Die Verhandlungen auf KAV-Seite werden im Übrigen nicht mehr von Generaldirektor Udo Janßen geführt, sondern von Evelyn Kölldorfer-Leitgeb, Direktorin für Organisationsentwicklung, und Mirijam Müller, einst Bundesvorsitzende des Verbandes Sozialistischer StudentInnen (VSStÖ) sowie ÖH-Generalsekretärin und mittlerweile Assistentin von Janßen.

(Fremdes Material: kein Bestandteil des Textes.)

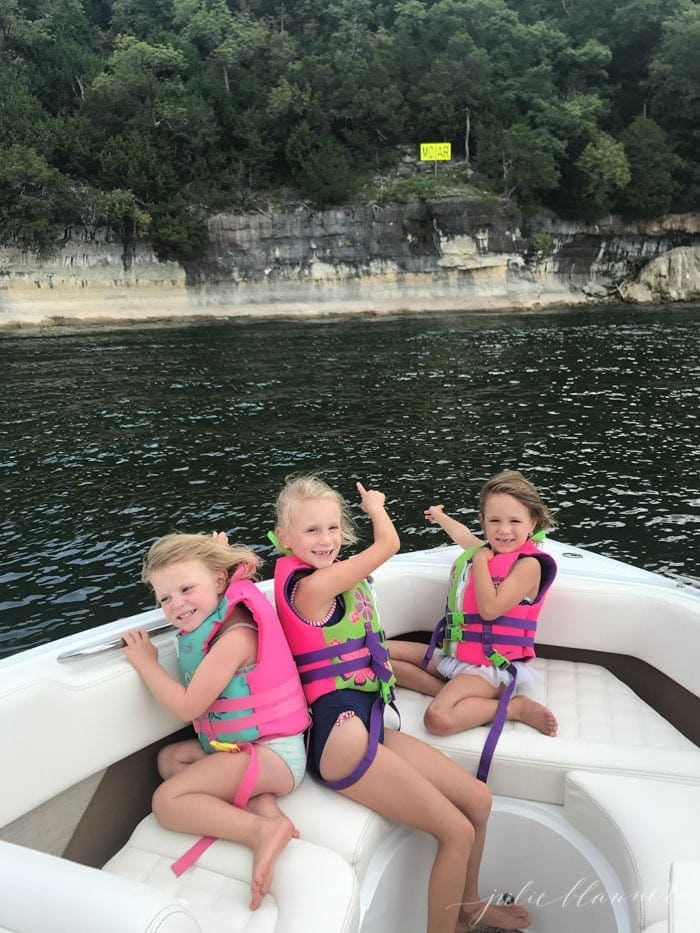 三个小女孩在桌岩湖的白色小船上，这是在密苏里州布兰森的一系列活动的一部分。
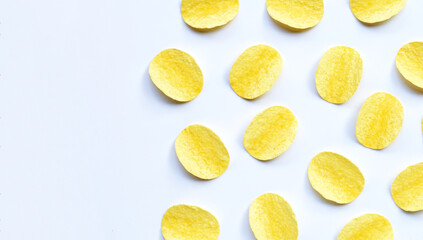 Potato chips on white background. Top view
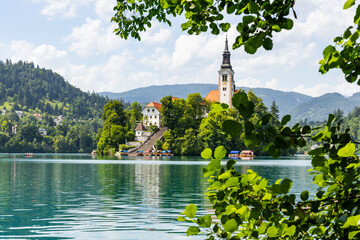 Panoramic view from Lake Bled, beauty heritage in Slovenia. Island with church and castle in the background create a dream setting. View from Ojstrica and Mala Osojnica with the heart-shaped bench.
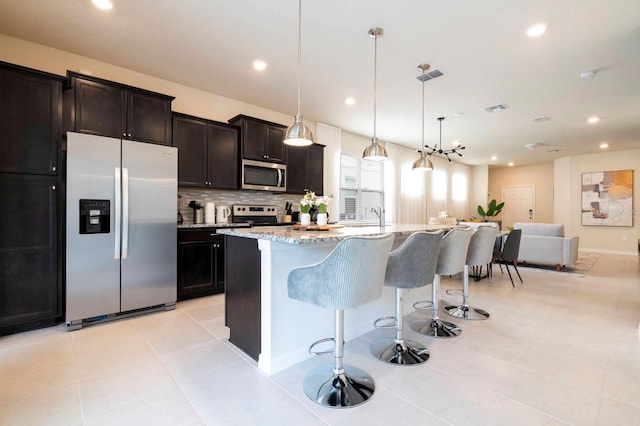 kitchen featuring tasteful backsplash, visible vents, appliances with stainless steel finishes, a breakfast bar, and light stone countertops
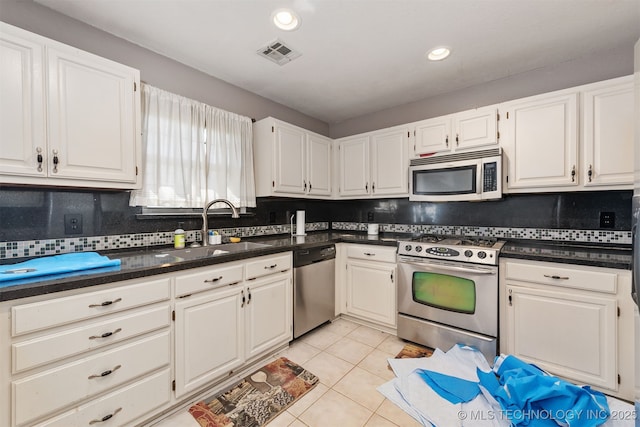 18268 S 79th E Ave, Bixby, OK 74008 - kitchen featuring appliances with stainless steel finishes, a sink, white cabinets, tasteful backsplash, and recessed lighting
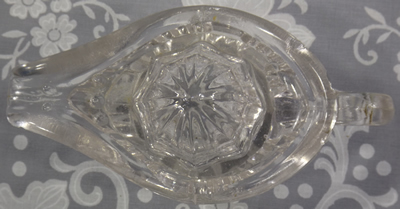 Small clear glass Aladdin lamp juicer with diamond pattern top view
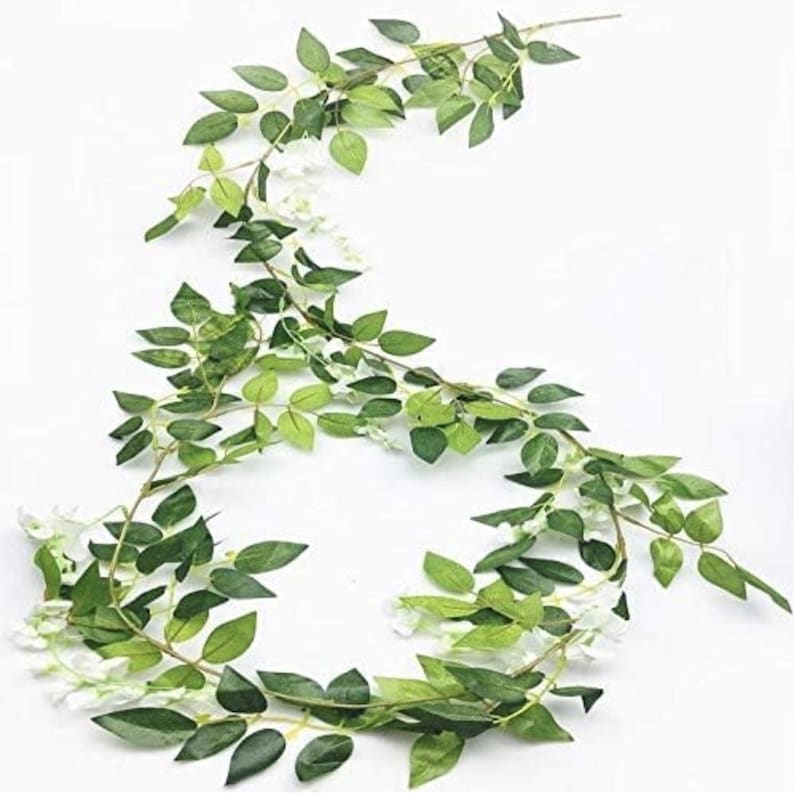 May include: A decorative garland featuring green leaves and small white flowers. The leaves are a vibrant green, and the flowers add a touch of delicate white. The garland is designed to be draped or hung for decoration.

Müller sei es, die die Gespräche „zu 95 Prozent führt“, wie es ein Ärztevertreter formuliert. „Janßen sitzt nur daneben und schreibt mit.“ Er halte sich mit der Begründung zurück, für die Ärzte nur noch ein Feindbild zu sein. Sein Rückzug hat aber laut Ärztevertretern zu keiner Entspannung der verhärteten Fronten geführt.

Müller, die als Wehsely-Vertraute gilt, beharre auf Punkten, die niemals so vereinbart worden, sondern vom KAV angeordnet worden seien. Gemeint sind die Nachtdienstreduktionen und die Einführung der 12,5-Stunden-Schichtdienste – diese Dienste werden von den meisten Ärzten abgelehnt, weil ihrer Meinung nach unter den vielen Dienstübergaben die Patientenversorgung leidet.

Müller fiel zuletzt auch bei einem Medien-Hintergrundgespräch auf, als sie wiederholt Fragen von Journalisten beantwortete, die eigentlich an Janßen gerichtet waren.

 

„Stillschweigen vereinbart“

Der KAV wollte sich dazu auf Nachfrage nicht äußern. Man habe über die Gespräche mit den Ärztevertretern Stillschweigen vereinbart und wolle weder den Fortschritt der Verhandlungen noch die Rolle der teilnehmenden Personen kommentieren.

Sollte es bis Ende der Woche zu keiner Einigung zwischen dem KAV und den Ärzten kommen, könnte ab nächster Woche wieder gestreikt werden. Diesen Beschluss hat das fraktionsübergreifende Streikkomitee der Kammer bereits vergangene Woche gefällt.